Z takiego założenia można wyjść czytając informacje o wczorajszym kupnie domeny gmail.pl. Grupa Młodych Artystów i Literatów w końcu postanowiła "pozbyć się" adresu, który można łatwo pomylić z gmail.com - serwisem poczty Google. Według nich ostatnimi czasy po aferze z próbą odebrania adresu przez Google serwery na których jest utrzymywana strona nie wytrzymywały napływu internautów (a trzeba było przepiąć się na hosting Google :) ).

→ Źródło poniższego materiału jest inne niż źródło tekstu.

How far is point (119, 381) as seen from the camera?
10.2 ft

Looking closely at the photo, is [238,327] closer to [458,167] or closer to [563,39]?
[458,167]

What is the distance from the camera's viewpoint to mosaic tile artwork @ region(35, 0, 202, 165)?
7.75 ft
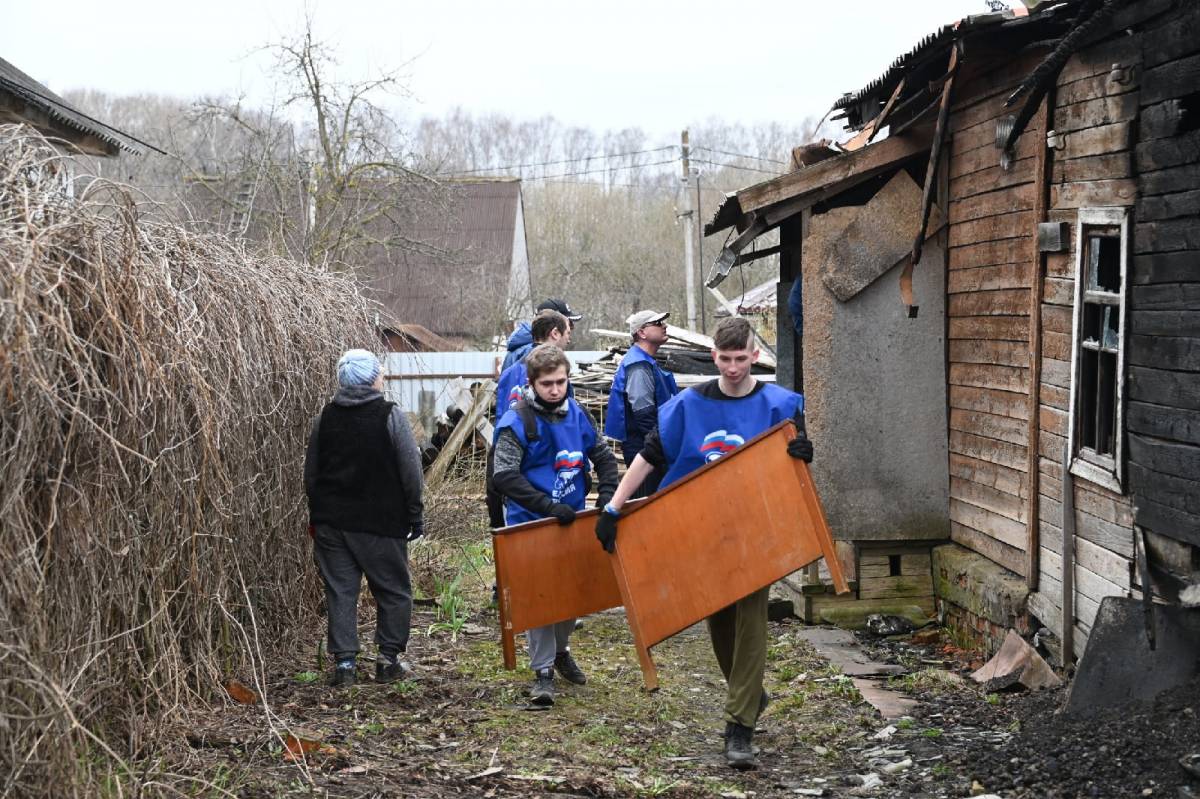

Domena gmail.pl została sprzedana na najpopularniejszym w Polsce serwisie aukcyjnym za ponad 70 tyś. złotych (komu?, Google?) w pakiecie razem z adresem www.prostyadres.pl. Co jednak ciekawe, Allegro usunęło linki do wszystkich aukcji, które wcześniej wygrał zwycięzca obecnej aukcji. Nie znajdziemy ich także na żadnym serwisie archiwizującym aukcje:).
PS. Jeśli to nie Google kupiło domenę, to ciekawe za ile teraz internauta, który ją wygrał będzie w stanie ją oddać po cichu gigantowi? Ja nie mogę się już doczekać domeny gmail.pl w poczcie Google.